--- RECORDS FOR THE EXERCISE Enclosed Below ---

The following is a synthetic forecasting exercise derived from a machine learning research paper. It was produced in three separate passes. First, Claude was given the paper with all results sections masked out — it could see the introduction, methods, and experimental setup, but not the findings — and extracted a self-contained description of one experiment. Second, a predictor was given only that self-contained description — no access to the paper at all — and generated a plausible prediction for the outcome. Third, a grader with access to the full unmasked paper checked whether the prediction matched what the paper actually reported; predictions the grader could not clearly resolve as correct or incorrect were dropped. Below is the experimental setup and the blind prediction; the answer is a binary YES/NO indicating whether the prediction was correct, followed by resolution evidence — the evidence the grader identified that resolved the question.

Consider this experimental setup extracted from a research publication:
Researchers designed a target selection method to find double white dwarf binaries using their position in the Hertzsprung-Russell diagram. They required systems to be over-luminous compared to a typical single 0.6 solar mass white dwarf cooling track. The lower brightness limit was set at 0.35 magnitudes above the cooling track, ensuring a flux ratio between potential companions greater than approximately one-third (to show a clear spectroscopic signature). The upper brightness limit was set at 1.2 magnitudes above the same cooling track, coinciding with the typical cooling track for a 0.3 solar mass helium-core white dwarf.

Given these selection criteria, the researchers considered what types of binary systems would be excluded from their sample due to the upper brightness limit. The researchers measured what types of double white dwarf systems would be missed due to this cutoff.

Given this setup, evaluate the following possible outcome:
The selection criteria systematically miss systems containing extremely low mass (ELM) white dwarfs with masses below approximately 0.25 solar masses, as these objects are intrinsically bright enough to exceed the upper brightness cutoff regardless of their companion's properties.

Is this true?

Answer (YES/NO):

--- End of Enclosed RECORDS FOR THE EXERCISE ---

• PROBLEM TO SOLVE: The lines sought are those in the data above that include the string "this"; copy each one.

• ANSWER BOX:
Consider this experimental setup extracted from a research publication:
Given these selection criteria, the researchers considered what types of binary systems would be excluded from their sample due to the upper brightness limit. The researchers measured what types of double white dwarf systems would be missed due to this cutoff.
Given this setup, evaluate the following possible outcome:
Is this true?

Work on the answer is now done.